What needs to be done ->
Return the lines starting at the one containing "Can you tell" and ending at the one containing "Answer: barefoot person", copying them exactly with both ends included.

Supplied data ->
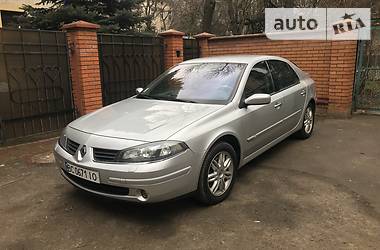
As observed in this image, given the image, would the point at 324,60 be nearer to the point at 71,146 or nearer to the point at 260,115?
the point at 260,115

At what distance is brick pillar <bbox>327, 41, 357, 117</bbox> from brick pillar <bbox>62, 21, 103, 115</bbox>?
5115 millimetres

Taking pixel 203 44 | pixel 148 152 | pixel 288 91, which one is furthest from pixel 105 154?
pixel 203 44

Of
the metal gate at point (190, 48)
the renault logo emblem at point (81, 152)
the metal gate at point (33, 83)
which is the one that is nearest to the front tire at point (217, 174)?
the renault logo emblem at point (81, 152)

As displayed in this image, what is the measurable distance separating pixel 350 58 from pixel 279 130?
12.2 ft

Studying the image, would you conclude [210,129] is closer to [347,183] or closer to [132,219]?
[132,219]

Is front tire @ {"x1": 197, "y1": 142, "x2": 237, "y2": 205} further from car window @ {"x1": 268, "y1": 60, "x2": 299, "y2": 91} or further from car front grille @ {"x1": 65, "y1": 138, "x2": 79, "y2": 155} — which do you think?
car window @ {"x1": 268, "y1": 60, "x2": 299, "y2": 91}

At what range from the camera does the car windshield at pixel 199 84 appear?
4.14m

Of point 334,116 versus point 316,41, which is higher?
point 316,41

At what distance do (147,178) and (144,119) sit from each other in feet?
2.58

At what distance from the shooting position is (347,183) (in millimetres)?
4246

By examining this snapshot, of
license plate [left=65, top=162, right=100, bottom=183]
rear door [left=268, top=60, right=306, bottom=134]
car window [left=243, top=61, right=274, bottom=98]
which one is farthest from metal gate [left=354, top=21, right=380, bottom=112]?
license plate [left=65, top=162, right=100, bottom=183]

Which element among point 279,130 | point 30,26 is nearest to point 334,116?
point 279,130

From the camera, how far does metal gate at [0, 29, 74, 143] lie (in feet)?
20.0

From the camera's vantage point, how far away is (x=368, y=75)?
25.5 feet
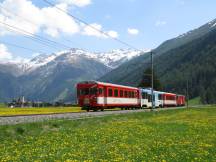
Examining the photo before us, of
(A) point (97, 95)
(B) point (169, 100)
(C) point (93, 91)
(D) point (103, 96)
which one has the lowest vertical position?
(D) point (103, 96)

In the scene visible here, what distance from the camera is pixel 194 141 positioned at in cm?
2147

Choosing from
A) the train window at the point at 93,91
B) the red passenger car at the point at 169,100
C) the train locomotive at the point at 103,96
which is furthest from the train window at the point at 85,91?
the red passenger car at the point at 169,100

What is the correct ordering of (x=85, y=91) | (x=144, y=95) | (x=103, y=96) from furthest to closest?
(x=144, y=95), (x=85, y=91), (x=103, y=96)

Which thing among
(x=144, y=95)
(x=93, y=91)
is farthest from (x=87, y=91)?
(x=144, y=95)

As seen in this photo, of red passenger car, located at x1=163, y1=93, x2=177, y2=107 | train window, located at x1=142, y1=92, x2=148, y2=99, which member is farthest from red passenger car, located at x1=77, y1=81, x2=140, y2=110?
red passenger car, located at x1=163, y1=93, x2=177, y2=107

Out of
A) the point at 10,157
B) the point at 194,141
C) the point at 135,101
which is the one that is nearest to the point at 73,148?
the point at 10,157

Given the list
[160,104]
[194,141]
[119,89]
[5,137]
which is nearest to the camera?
[194,141]

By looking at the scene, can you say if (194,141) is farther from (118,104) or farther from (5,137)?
(118,104)

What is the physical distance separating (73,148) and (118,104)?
51.0 meters

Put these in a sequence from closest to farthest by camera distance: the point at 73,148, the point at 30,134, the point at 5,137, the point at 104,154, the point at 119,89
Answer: the point at 104,154 → the point at 73,148 → the point at 5,137 → the point at 30,134 → the point at 119,89

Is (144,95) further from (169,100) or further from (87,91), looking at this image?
(169,100)

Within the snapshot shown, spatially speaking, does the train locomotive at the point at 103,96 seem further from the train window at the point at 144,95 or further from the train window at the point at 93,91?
the train window at the point at 144,95

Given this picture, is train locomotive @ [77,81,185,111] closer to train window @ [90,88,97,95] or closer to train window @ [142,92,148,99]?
train window @ [90,88,97,95]

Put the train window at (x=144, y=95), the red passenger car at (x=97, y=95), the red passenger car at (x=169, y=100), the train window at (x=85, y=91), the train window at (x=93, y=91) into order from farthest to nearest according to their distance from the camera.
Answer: the red passenger car at (x=169, y=100) < the train window at (x=144, y=95) < the train window at (x=85, y=91) < the red passenger car at (x=97, y=95) < the train window at (x=93, y=91)
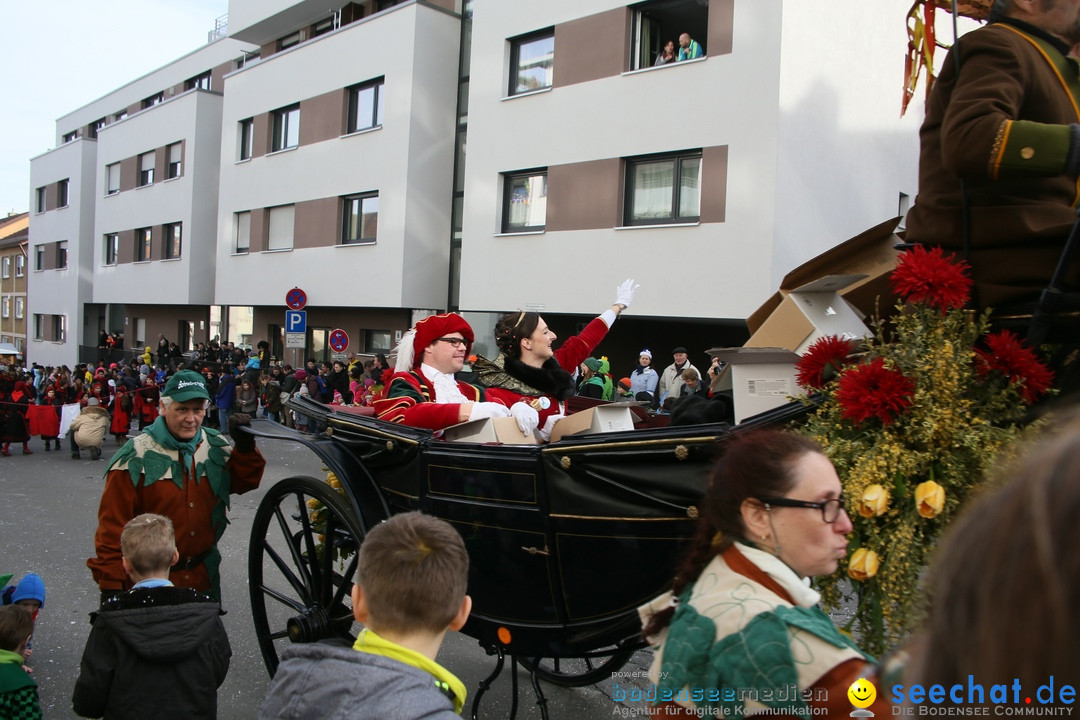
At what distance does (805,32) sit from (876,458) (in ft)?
39.3

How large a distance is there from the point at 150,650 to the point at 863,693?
98.3 inches

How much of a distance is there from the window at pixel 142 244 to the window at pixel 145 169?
5.28ft

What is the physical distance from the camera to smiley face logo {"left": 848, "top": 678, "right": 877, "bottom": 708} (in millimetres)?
1428

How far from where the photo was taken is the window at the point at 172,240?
89.0 feet

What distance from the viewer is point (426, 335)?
4.40 metres

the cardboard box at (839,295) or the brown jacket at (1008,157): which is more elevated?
the brown jacket at (1008,157)

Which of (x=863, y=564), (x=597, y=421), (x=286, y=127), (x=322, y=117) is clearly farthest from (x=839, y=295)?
(x=286, y=127)

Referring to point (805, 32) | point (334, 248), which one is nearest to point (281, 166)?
point (334, 248)

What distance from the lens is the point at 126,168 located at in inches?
1174

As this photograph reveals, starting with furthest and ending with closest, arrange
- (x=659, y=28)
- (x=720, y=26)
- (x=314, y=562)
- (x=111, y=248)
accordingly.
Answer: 1. (x=111, y=248)
2. (x=659, y=28)
3. (x=720, y=26)
4. (x=314, y=562)

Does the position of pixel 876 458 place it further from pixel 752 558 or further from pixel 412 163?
pixel 412 163

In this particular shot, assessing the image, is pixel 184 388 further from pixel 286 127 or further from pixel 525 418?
pixel 286 127

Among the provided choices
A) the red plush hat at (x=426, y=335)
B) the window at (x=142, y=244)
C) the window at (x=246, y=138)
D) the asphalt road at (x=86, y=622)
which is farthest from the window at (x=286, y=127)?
the red plush hat at (x=426, y=335)

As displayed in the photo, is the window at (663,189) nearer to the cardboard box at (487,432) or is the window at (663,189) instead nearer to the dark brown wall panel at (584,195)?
the dark brown wall panel at (584,195)
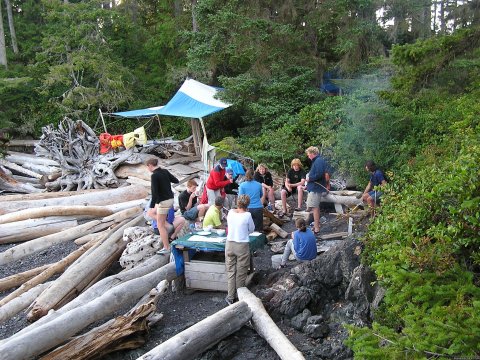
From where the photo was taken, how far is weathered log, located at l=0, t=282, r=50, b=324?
7932 mm

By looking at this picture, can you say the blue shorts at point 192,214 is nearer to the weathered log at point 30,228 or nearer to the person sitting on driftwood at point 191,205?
the person sitting on driftwood at point 191,205

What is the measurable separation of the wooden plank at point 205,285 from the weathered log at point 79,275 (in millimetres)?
1860

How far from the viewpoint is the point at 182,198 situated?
10.8 meters

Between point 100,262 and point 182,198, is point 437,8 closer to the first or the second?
point 182,198

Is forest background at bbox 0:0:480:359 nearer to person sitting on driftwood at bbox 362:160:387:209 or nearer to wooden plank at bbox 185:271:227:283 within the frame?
person sitting on driftwood at bbox 362:160:387:209

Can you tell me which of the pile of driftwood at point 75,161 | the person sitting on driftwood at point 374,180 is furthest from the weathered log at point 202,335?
the pile of driftwood at point 75,161

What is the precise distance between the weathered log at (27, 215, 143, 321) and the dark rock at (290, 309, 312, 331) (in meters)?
3.72

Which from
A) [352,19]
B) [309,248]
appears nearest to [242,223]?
[309,248]

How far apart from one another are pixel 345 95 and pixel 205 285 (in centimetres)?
989

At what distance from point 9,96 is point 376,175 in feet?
70.1

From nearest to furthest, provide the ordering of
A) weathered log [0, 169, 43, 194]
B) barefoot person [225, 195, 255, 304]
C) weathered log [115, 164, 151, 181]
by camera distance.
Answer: barefoot person [225, 195, 255, 304], weathered log [115, 164, 151, 181], weathered log [0, 169, 43, 194]

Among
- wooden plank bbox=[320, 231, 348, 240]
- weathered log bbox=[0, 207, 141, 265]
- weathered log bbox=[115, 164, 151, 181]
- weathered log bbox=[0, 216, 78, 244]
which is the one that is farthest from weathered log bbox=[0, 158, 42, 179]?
wooden plank bbox=[320, 231, 348, 240]

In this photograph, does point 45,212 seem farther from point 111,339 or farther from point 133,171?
point 111,339

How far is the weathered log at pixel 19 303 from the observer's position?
793 cm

Response to this task ->
Can you tell me which of the pile of driftwood at point 75,161 | the person sitting on driftwood at point 374,180 is furthest from the weathered log at point 202,335?
the pile of driftwood at point 75,161

What is the precise distance between the weathered log at (27, 215, 143, 321) and the dark rock at (290, 309, 312, 331) (in meters)?
3.72

Which from
A) [352,19]
B) [309,248]
appears nearest to [242,223]?
[309,248]

How far apart from one another are pixel 345 95 and pixel 205 285 (in centimetres)?
989

At what distance from point 9,96 is point 376,175 in feet?
70.1

From nearest to furthest, provide the ordering of
A) weathered log [0, 169, 43, 194]
B) barefoot person [225, 195, 255, 304]
C) weathered log [115, 164, 151, 181]
by camera distance.
Answer: barefoot person [225, 195, 255, 304], weathered log [115, 164, 151, 181], weathered log [0, 169, 43, 194]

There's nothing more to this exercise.